Another exercise Epelboin sets is producing memes, the famous images subverted humoristically and spread en masse, often for a political purpose. “It’s a way to get a message across almost instantaneously to a very wide audience, with nothing more than a Twitter account,” he said. “The internet gave rise to new means of expression, which played an important part in Donald Trump's election win.” 

“The far right is a generation ahead”

However digital the course may be, it is no less political, with an underlying concern for the all-powerful far-right community that plagues the web and haunts the forums. “They're a generation ahead of their opponents,” said Epelboin, who believes Marine Le Pen will inevitably come to power by 2022. “They were censored in the media fifteen years ago, so they took refuge on the Internet, developing codes to deliver a message that was quickly understood,” he explained. “They also learned the art of doing dialectics in a manner suited to social media.”

Having worked with Wikileaks and taken part in the 2010 Tunisian revolution by helping hackers from across the Mediterranean, Epelboin is well aware of the enormous influence that a few individuals can have by digital means. Among the many concepts explored over the semester, his students discovered “astroturfing”:  a small group creating multiple accounts on social networks and websites to give artificial weight to an opinion, or even trigger a movement.

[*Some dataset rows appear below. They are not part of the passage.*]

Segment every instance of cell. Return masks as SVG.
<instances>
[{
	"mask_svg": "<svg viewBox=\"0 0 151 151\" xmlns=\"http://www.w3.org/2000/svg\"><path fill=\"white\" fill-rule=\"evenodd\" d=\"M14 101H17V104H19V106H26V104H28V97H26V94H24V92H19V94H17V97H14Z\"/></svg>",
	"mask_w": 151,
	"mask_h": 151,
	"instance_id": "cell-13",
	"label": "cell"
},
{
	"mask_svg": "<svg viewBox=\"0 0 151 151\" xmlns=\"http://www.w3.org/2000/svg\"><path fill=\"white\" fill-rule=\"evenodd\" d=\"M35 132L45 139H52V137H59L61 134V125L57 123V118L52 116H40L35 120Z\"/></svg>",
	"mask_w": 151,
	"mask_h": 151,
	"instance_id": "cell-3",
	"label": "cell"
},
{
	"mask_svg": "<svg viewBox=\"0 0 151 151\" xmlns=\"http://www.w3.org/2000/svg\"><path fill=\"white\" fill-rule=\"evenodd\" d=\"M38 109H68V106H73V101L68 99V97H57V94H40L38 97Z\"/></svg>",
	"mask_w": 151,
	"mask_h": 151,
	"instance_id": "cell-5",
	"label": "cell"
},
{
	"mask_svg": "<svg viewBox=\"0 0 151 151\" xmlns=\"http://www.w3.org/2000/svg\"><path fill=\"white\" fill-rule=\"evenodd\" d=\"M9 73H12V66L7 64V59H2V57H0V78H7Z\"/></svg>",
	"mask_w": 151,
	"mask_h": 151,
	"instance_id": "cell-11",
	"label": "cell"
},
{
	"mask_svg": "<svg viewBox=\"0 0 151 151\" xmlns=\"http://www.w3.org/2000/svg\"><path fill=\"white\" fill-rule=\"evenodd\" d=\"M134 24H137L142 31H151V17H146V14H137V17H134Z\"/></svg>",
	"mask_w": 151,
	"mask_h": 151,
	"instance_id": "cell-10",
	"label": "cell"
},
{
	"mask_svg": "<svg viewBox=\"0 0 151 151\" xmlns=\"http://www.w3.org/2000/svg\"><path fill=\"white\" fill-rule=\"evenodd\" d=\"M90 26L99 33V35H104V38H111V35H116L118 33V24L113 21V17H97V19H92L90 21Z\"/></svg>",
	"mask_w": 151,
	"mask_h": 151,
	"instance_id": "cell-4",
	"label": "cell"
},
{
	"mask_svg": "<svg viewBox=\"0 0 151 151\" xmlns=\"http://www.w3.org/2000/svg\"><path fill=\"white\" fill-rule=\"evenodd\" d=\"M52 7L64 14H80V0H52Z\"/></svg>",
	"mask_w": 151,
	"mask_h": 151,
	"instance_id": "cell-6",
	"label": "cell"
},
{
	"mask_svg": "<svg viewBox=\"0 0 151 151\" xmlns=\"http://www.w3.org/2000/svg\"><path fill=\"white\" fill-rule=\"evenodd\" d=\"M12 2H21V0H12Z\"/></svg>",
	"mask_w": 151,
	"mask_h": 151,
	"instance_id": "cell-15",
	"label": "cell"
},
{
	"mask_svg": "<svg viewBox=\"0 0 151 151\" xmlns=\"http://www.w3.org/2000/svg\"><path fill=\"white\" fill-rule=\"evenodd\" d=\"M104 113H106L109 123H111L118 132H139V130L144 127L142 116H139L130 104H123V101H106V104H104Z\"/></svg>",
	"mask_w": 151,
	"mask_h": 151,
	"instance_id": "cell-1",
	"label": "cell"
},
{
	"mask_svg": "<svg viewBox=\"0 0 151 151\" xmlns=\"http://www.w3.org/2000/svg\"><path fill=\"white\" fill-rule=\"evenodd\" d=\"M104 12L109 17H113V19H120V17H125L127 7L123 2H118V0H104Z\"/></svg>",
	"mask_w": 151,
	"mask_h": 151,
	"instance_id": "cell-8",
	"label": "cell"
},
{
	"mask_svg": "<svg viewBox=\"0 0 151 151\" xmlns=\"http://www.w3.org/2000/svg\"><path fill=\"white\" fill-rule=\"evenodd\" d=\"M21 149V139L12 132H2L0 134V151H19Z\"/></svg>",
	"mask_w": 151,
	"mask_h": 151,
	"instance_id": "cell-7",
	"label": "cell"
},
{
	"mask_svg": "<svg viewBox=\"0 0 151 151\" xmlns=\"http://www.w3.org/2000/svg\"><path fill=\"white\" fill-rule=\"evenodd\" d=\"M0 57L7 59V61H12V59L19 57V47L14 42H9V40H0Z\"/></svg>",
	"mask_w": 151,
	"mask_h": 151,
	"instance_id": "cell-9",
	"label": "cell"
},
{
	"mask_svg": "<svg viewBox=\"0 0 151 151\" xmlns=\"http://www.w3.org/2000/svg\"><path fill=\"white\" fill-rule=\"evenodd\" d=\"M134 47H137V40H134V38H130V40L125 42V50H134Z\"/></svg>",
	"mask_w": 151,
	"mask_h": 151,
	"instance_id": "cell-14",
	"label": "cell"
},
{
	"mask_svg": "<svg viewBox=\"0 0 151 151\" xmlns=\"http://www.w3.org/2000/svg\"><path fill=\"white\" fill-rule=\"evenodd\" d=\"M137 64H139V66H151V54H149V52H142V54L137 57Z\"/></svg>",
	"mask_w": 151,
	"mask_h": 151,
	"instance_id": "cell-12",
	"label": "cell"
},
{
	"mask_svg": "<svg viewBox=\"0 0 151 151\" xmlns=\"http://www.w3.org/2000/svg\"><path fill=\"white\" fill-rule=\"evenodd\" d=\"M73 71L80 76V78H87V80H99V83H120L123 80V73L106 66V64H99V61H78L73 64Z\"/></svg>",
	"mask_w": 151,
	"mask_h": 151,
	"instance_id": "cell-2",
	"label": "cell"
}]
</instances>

“Some people find my course hard to take,” admitted Epelboin, who “has spent his life founding companies and startups” in communication, media and now IT security. After surfing the digital wave in the early 2000s, Epelboin now puts across a disillusioned view of a world given over to mass surveillance. “To combine democracy, trust and surveillance is illusory,” he said. “We will have to reinvent everything or resign ourselves to seeing the death of democracy.”

Even so, he continues to teach with genuine enthusiasm, especially for Sciences Po's international students. “I don't have children, so I get to have contact with young people that I wouldn't have otherwise and discover very diverse points of view according to students’ countries of origin. And the best memories I have is when I meet alumni a few years later and see that their view of the digital world has changed!”